Reproduce word for word the stretch of the listing from the line containing "Of (x=995, y=429)" through the final line of the listing, with both ends included.

(Excerpts from a spatial dataset)
'''
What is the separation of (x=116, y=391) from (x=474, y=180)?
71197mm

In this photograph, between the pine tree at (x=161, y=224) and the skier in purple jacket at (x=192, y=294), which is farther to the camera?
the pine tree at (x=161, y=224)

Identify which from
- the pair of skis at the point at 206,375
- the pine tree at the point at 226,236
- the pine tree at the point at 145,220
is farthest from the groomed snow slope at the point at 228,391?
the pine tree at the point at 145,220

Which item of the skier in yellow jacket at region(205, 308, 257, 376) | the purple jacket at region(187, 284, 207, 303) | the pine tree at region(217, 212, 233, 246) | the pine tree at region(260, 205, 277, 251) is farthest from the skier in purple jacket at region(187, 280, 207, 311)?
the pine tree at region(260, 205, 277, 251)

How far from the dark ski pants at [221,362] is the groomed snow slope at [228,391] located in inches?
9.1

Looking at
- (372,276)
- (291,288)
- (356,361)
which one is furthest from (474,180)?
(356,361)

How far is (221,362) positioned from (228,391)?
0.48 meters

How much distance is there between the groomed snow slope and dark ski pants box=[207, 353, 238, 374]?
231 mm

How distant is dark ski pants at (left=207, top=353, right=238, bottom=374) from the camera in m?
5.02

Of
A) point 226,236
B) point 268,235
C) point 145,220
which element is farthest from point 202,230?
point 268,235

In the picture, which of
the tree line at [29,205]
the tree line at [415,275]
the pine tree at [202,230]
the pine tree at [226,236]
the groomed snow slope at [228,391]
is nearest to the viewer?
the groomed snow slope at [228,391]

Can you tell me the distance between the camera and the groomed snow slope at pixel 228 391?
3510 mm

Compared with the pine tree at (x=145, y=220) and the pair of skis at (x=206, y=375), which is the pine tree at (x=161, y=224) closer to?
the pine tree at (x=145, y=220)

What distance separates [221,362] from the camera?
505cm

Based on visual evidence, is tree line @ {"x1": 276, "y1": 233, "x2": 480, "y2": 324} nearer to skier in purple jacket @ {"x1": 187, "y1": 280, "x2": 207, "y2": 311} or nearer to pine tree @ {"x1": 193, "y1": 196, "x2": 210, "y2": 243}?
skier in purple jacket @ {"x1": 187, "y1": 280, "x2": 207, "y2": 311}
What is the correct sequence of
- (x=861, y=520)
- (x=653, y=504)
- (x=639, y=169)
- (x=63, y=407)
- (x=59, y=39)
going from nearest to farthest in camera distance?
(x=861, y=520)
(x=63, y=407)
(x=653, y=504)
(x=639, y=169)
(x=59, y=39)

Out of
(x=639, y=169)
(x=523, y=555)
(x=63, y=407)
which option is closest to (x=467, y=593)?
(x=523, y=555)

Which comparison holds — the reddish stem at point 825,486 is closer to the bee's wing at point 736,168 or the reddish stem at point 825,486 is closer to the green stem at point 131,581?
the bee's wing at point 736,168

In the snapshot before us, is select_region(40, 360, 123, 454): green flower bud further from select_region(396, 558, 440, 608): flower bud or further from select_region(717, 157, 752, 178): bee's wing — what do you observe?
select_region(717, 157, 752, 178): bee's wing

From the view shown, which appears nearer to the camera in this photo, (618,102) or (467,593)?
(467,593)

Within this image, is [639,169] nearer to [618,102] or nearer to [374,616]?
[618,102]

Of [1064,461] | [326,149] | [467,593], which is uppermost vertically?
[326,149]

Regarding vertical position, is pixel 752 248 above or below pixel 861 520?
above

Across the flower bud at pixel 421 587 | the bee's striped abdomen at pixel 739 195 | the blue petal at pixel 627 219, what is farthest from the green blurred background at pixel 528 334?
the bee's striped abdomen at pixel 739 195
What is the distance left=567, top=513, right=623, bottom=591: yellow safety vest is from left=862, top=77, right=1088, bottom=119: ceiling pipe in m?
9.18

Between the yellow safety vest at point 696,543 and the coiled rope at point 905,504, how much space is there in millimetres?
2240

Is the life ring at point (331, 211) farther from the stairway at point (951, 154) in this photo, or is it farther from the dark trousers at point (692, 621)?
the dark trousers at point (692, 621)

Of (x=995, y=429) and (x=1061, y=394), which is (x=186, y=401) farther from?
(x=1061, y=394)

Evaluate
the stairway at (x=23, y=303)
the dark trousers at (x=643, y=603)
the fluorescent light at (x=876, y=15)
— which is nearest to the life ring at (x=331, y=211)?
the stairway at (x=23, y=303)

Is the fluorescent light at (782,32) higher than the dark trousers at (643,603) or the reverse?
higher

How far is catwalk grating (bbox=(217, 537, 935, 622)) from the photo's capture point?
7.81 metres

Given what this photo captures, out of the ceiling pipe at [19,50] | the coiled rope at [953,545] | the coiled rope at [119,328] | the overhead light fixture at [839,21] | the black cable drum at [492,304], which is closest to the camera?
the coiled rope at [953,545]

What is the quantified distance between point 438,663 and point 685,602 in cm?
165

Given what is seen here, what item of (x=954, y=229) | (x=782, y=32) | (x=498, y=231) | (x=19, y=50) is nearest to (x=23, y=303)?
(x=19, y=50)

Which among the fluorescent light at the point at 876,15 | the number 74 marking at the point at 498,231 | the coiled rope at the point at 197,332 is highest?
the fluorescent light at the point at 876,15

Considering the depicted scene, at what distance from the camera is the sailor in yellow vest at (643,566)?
'''
_ANSWER BELOW:_
Of (x=995, y=429) and (x=1061, y=394), which is (x=186, y=401) farther from?
(x=1061, y=394)

Evaluate
the stairway at (x=23, y=303)
the dark trousers at (x=643, y=603)
the fluorescent light at (x=876, y=15)
— which is nearest to the life ring at (x=331, y=211)?
the stairway at (x=23, y=303)

Is the fluorescent light at (782,32) higher than the dark trousers at (643,603) or the reverse?
higher

How far is catwalk grating (bbox=(217, 537, 935, 622)) from the photo's capture point?
7.81 metres

Given what this photo captures, out of the ceiling pipe at [19,50] | the coiled rope at [953,545] | the coiled rope at [119,328] | the overhead light fixture at [839,21] | the black cable drum at [492,304], which is closest to the camera?
the coiled rope at [953,545]

What is the quantified distance between point 438,663 and point 685,602 in cm?
165

Given what is seen here, what item of (x=954, y=229) | (x=782, y=32) | (x=498, y=231) | (x=19, y=50) is nearest to (x=23, y=303)?
(x=19, y=50)

Which among the fluorescent light at the point at 876,15 | the number 74 marking at the point at 498,231 | the coiled rope at the point at 197,332 is highest?
the fluorescent light at the point at 876,15

Considering the depicted scene, at what distance from the camera is the sailor in yellow vest at (643,566)?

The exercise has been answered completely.